Can complement fix placental malaria?

Abstract

The problem of placental malaria Placental malaria (PM) is a deadly public health problem caused by the human parasite Plasmodium falciparum, and this scourge will get worse as existing control measures lose potency. Our understanding of PM pathogenesis suggests a vaccine is feasible, but first-generation candidates yielded only modest variant-specific activity in early trials. In this issue of BMC Medicine, Opi and colleagues provide evidence for a heretofore unrecognized mechanism of protective immunity, whereby the neutralizing activity of antibody against PM parasites is enhanced by fixing the complement component C1q [1]. Recent estimates [2] hold that up to 50,000 maternal deaths and 200,000 stillbirths result from PM in Africa annually, with additional mortality during infancy related to preterm and low birthweight deliveries. Despite public health advances including chemoprevention using intermittent sulfadoxine-pyrimethamine (SP) treatments, as well as insecticide-treated bednets, the terrible toll on mothers and their offspring continues. Deaths will increase as parasite resistance to SP intensifies and spreads. The underlying cause of PM is well-established: P. falciparum-infected erythrocytes (IEs) adhere to receptors, mainly chondroitin sulfate A (CSA), and sequester in intervillous spaces (maternal blood) of the placenta, eliciting an inflammatory response associated with poor maternal and fetal outcomes. The parasite ligand for CSA, VAR2CSA, is a member of the P. falciparum erythrocyte membrane protein 1 (PfEMP1) family of variant surface antigens.
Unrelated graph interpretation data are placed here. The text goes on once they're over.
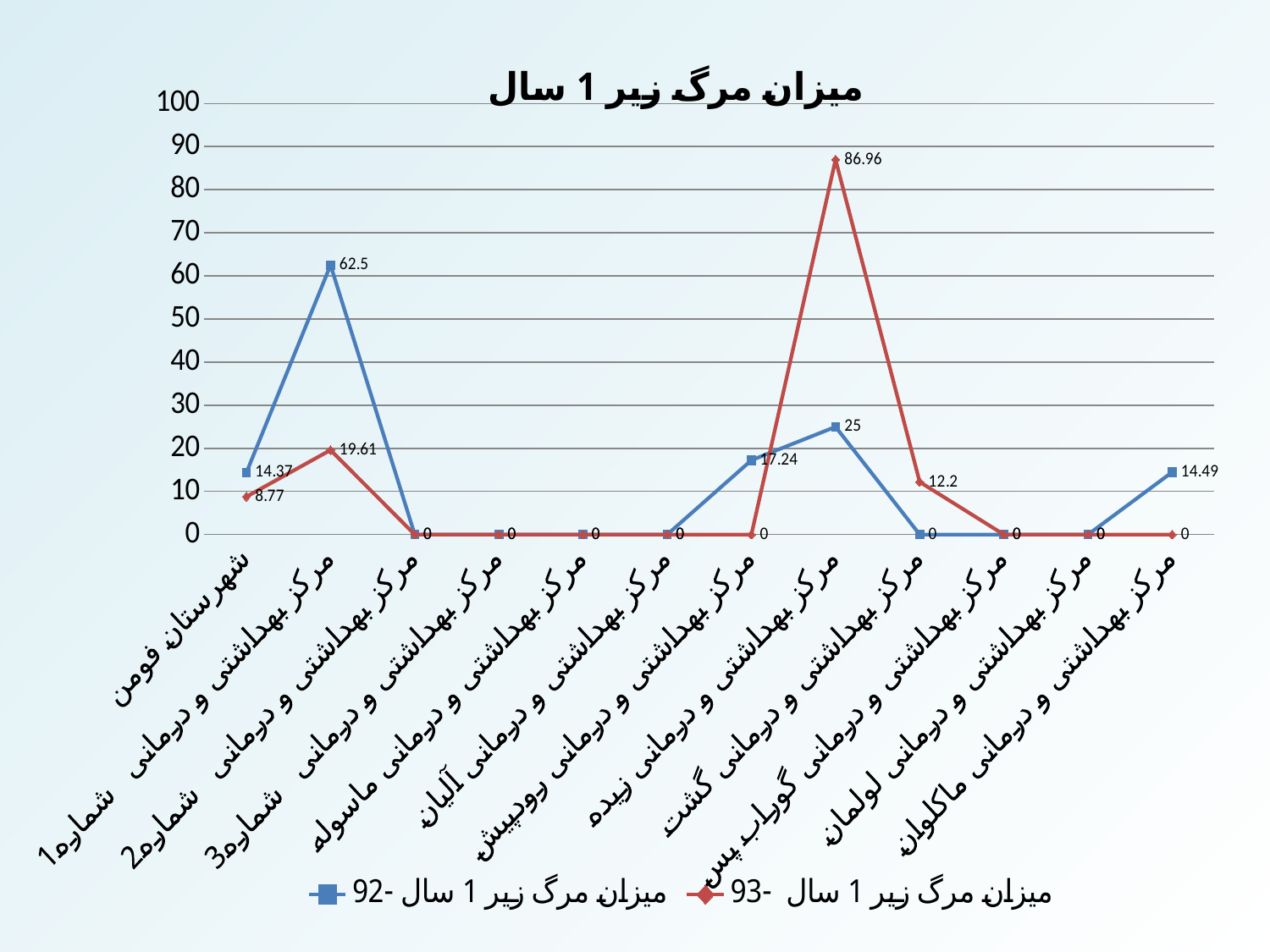
How many categories are shown on the x axis? 12 For شهرستان فومن, which series has the larger value, 92 (blue) or 93 (red)? 92 (blue) What is the value of the 92 series (blue) for مرکز بهداشتی و درمانی شماره1? 62.5 How many series does the legend list? 2 What is the difference between the 93 series and the 92 series values for مرکز بهداشتی و درمانی زیده? 61.96 Which category has the highest value in the 93 series (red)? مرکز بهداشتی و درمانی زیده What is the value of the 92 series (blue) for شهرستان فومن? 14.37 What is the value of the 93 series (red) for مرکز بهداشتی و درمانی زیده? 86.96 What is the title of the chart? میزان مرگ زیر 1 سال Which category has the highest value in the 92 series (blue)? مرکز بهداشتی و درمانی شماره1 What type of chart is shown on the slide? line chart What is the value of the 93 series (red) for مرکز بهداشتی و درمانی گشت? 12.2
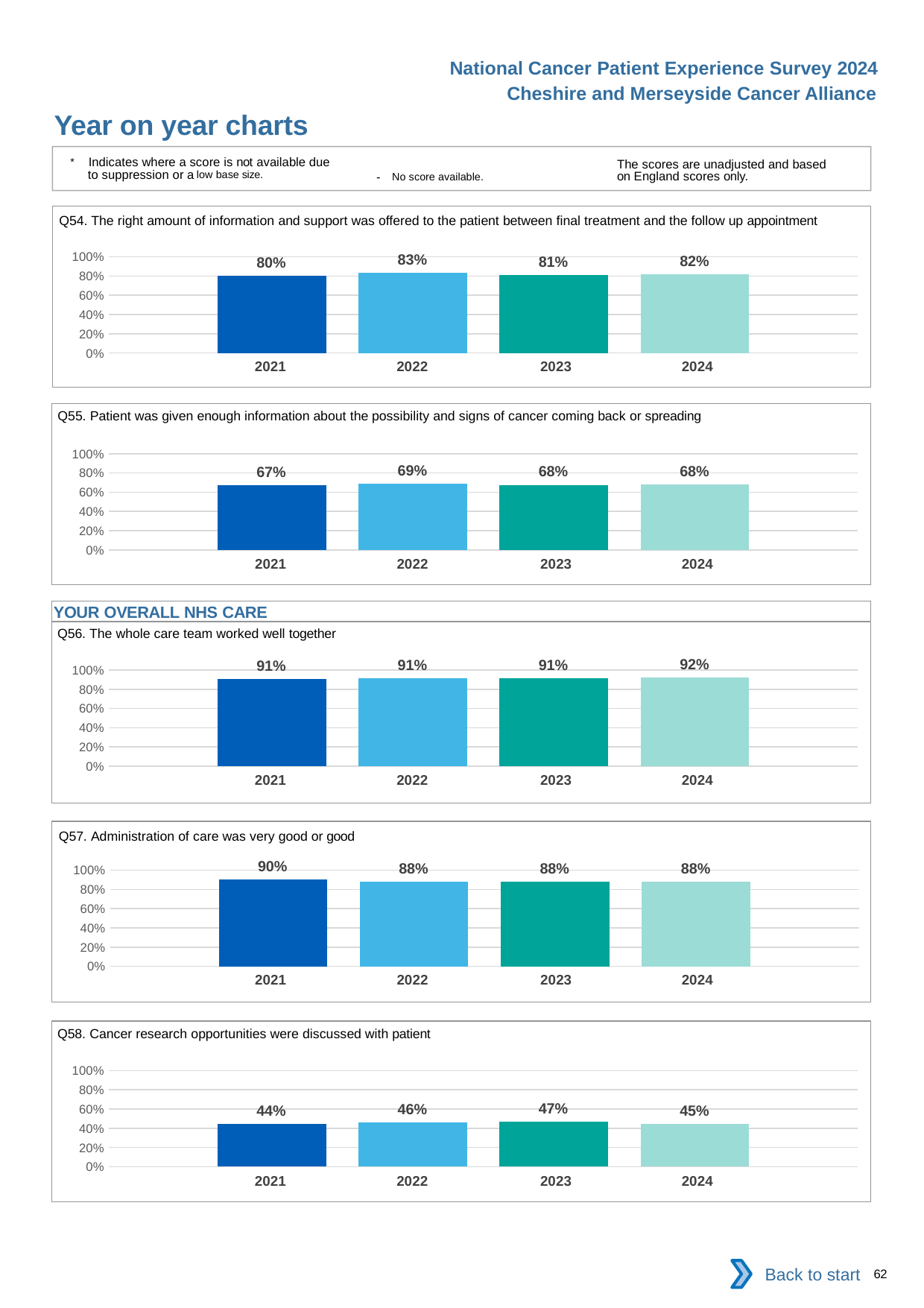
What kind of chart is the Q58 chart? Bar chart In the Q55 chart, what is the difference between the 2022 value and the 2021 value? 2% In the Q56 chart, how many years are plotted? 4 In the Q58 chart, what is the value for 2023? 47% In the Q57 chart, what is the value for 2021? 90% In the Q57 chart, is the value for 2021 larger than the value for 2024? Yes, 2021 In the Q54 chart, what is the value for 2022? 83% What is the section heading shown above the Q56 chart? YOUR OVERALL NHS CARE In the Q56 chart, which year has the highest value? 2024 In the Q54 chart, which year has the lowest value? 2021 In the Q55 chart, what is the value for 2021? 67% In the Q58 chart, is the value for 2024 greater or less than 60%? less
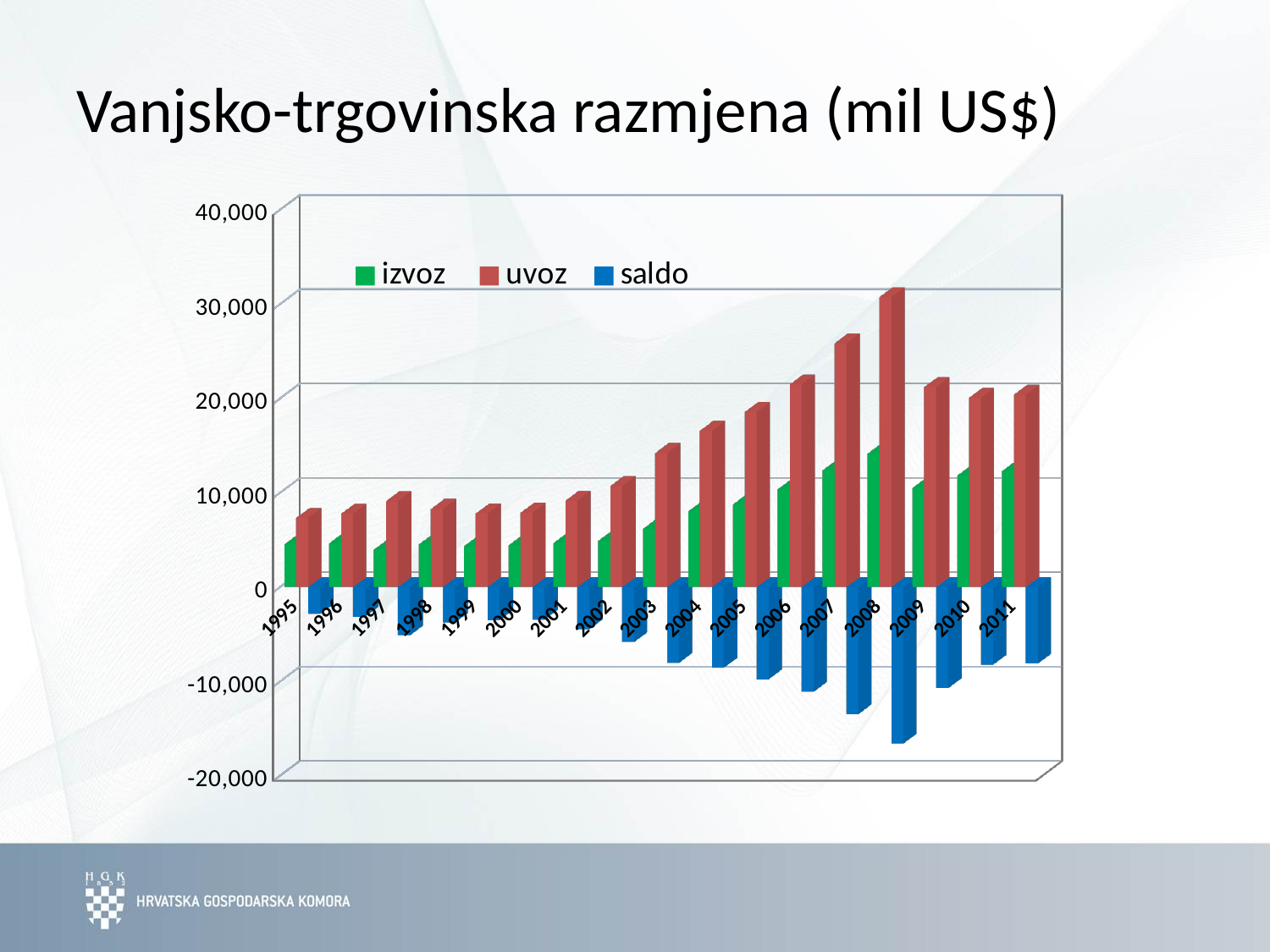
Is the value of saldo for 2008 greater or less than -10,000? less Is the value of uvoz for 2008 greater or less than 20,000? greater In which year is uvoz the highest? 2008 How many series does the legend list? 3 How many years are shown on the x axis? 17 In which year is saldo the lowest (most negative)? 2008 What is the title of the chart? Vanjsko-trgovinska razmjena (mil US$) Does uvoz generally rise or fall from 1995 to 2008? rise Is the value of izvoz for 2008 greater or less than 10,000? greater What kind of chart is shown on the slide? bar chart Which is larger, uvoz in 2007 or uvoz in 2009? uvoz in 2007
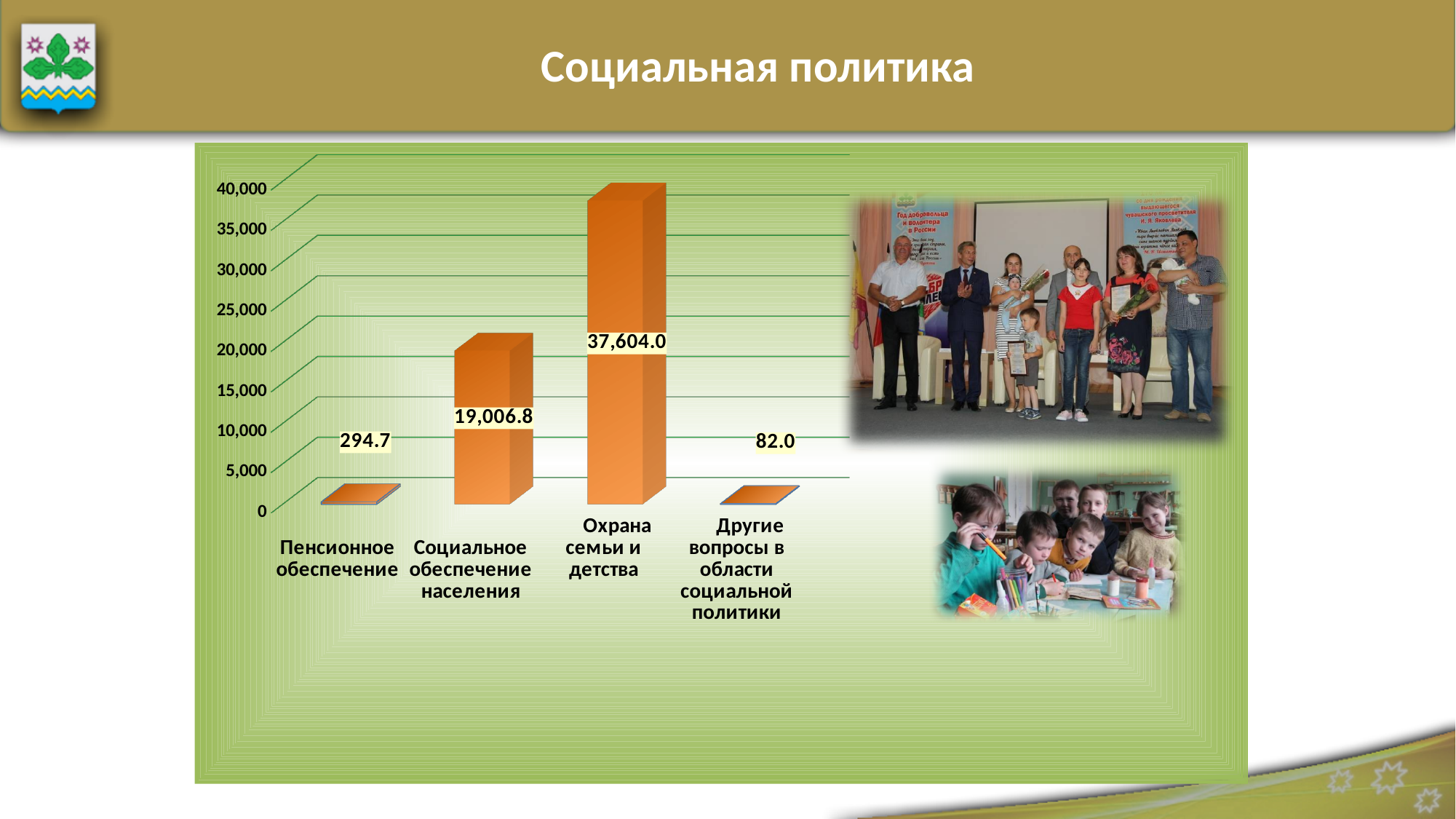
How many categories are shown in the chart? 4 What kind of chart is shown on the slide? bar chart Which category has the lowest value? Другие вопросы в области социальной политики What is the value for Охрана семьи и детства? 37,604.0 What is the difference between the values for Пенсионное обеспечение and Другие вопросы в области социальной политики? 212.7 What is the value for Другие вопросы в области социальной политики? 82.0 What is the difference between the values for Охрана семьи и детства and Социальное обеспечение населения? 18,597.2 What is the value for Пенсионное обеспечение? 294.7 Is the value for Охрана семьи и детства greater or less than 35,000? greater What is the value for Социальное обеспечение населения? 19,006.8 Which category has the highest value? Охрана семьи и детства Which is larger: the value for Социальное обеспечение населения or the value for Пенсионное обеспечение? Социальное обеспечение населения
Its large size and extensive sequence variation make VAR2CSA a challenging target for vaccine developers, and insights into protective antibodies and epitopes are needed to focus immunogen design. Nature suggests the solution to the PM problem. Over successive pregnancies, pregnant women in areas of endemicity develop resistance and simultaneously acquire antibodies against placental IEs, including antibody that blocks IE binding to CSA [3] or mediates IE opsonization/phagocytosis [4]. These functional antibodies are believed to target VAR2CSA, and antibodies to VAR2CSA increase over successive pregnancies, but the association of VAR2CSA antibodies to improved clinical outcomes has been inconsistent [5].